Excerpt to read:
BEGIN

On the evening of 1 November, Van Kinsbergen left port to intercept a British destroyer that had entered territorial waters; this was forbidden because of the Netherlands′ declaration of neutrality in September 1939. A similar incident occurred when a British cruiser entered the territorial waters. Both incidents were resolved without using force.

===World War II===
On 10 May 1940, war with Germany broke out, and boarding parties from Van Kinsbergen captured eight German merchant ships which were present at Curaçao, all were placed in service of the KNSM.

On 19 May 1940 Van Kinsbergen was placed under command of the British Commander in Chief for America and West Indies. She patrolled with allied ships and in the second half of July she was taking part in a search operation to find the German raider Widder together with British cruisers.

As the war continued, she took part in several other missions to capture merchant ships and rescue survivors from torpedoed ships. She continued naval operations for the Allies in the Caribbean sea under British supervision.

On 20 August 1940 Van Kinsbergen encountered the heavy cruiser USS Tuscaloosa somewhere in the Atlantic Ocean. Van Kinsbergen gave a demonstration of the 40mm guns that had been stabilized on a Hazemeyer patented mount. Together with excellent fire control, the gunners on the Van Kinsbergen achieved amazing results. The Americans were so impressed that they decided to use this system. To protect their patents, the Swedes were not eager to hand over the Bofors blueprints to the United States. The Americans could not wait for what they considered to be trivialities and obtained the blueprints through the Royal Netherlands Navy. The Dutch had them in safekeeping in the still unoccupied Netherlands East Indies. Only after the war were the Swedes compensated for this.

On 26 May 1941, Van Kinsbergen captured the Vichy French liner SS Winnipeg, which was sent to Port of Spain, Trinidad, and handed over to the British Ministry of War Transport.

In the period from December 1940 until June 1941 Van Kinsbergen captured a total of 12 enemy ships with a total tonnage of 49.486 tonnes.

END

Extracted material:
BEGIN

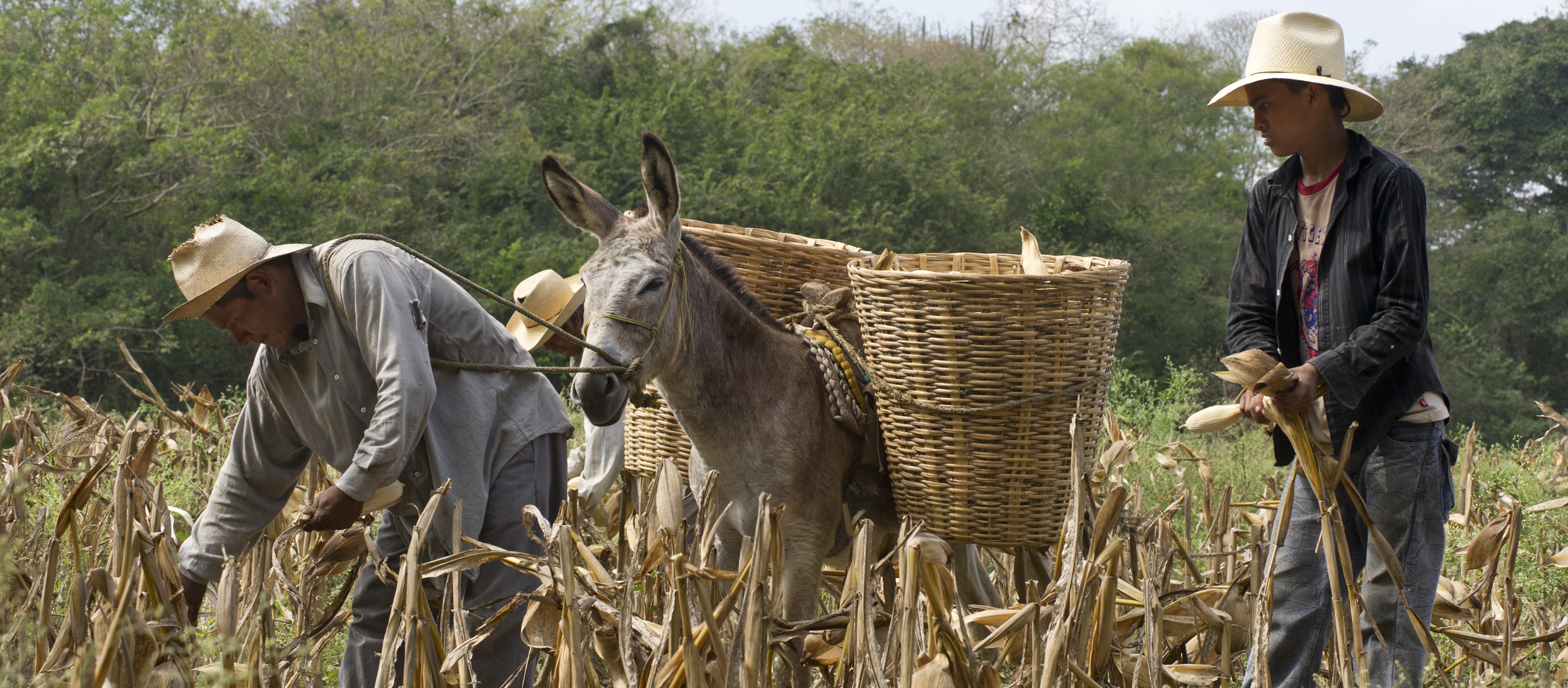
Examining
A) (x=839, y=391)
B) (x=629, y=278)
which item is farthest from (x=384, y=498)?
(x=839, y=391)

END
BEGIN

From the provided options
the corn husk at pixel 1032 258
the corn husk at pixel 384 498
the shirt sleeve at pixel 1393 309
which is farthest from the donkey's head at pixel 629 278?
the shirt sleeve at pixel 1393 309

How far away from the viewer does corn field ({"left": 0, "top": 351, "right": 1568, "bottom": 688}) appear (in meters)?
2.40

END
BEGIN

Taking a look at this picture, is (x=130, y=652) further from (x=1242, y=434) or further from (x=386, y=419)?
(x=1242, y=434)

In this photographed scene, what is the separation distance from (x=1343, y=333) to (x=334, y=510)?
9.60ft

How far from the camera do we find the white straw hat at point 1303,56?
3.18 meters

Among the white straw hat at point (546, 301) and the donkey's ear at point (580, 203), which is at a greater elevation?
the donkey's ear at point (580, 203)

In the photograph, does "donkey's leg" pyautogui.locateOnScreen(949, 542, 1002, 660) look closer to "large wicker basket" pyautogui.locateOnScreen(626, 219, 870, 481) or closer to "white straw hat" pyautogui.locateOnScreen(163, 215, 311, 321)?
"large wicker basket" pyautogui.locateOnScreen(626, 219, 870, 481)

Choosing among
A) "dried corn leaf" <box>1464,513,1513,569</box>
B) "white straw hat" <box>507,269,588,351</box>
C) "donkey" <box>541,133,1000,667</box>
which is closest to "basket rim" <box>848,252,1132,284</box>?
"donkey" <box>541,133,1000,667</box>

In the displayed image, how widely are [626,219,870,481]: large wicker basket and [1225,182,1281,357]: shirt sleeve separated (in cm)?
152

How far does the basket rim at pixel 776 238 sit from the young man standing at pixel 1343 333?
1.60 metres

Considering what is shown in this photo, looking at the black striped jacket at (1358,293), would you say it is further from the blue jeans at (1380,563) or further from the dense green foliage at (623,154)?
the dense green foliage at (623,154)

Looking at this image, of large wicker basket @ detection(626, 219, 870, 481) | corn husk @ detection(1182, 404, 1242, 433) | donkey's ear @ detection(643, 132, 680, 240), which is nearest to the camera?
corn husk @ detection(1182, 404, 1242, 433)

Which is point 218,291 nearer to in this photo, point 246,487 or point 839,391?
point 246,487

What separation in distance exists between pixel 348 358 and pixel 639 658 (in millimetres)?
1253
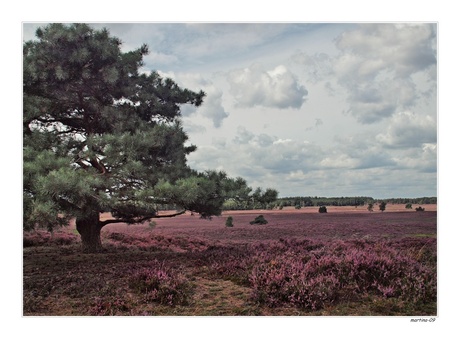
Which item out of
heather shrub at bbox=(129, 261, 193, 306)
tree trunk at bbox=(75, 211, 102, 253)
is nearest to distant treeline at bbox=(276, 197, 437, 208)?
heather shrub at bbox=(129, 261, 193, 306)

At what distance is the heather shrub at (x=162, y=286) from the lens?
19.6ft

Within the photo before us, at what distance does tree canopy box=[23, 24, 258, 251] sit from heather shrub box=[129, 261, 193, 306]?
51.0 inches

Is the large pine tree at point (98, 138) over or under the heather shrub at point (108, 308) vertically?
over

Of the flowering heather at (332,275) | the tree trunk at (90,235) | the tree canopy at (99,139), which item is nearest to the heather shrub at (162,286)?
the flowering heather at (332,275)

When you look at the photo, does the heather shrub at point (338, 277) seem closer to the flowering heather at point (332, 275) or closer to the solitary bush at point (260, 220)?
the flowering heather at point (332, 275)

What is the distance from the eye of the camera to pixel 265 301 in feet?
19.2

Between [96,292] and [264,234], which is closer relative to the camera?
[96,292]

END

Tasks to perform:
#1 From the passage on Van Kinsbergen, list every ship that is named.
#2 Answer these questions from the passage on Van Kinsbergen:
(a) How many German merchant ships did boarding parties from Van Kinsbergen capture at Curaçao?
(b) Which German raider was the target of the search operation in the second half of July?
(c) To where was the SS Winnipeg sent after its capture?
#3 Rewrite the passage on Van Kinsbergen starting at "On 19 May 1940" and ending at "with British cruisers.", swapping "German raider" for "enemy raider".

Task-by-task outputs:
#1
Van Kinsbergen
Widder
USS Tuscaloosa
SS Winnipeg

#2
(a) Eight.
(b) Widder.
(c) Port of Spain, Trinidad.

#3
On 19 May 1940 Van Kinsbergen was placed under command of the British Commander in Chief for America and West Indies. She patrolled with allied ships and in the second half of July she was taking part in a search operation to find the enemy raider Widder together with British cruisers.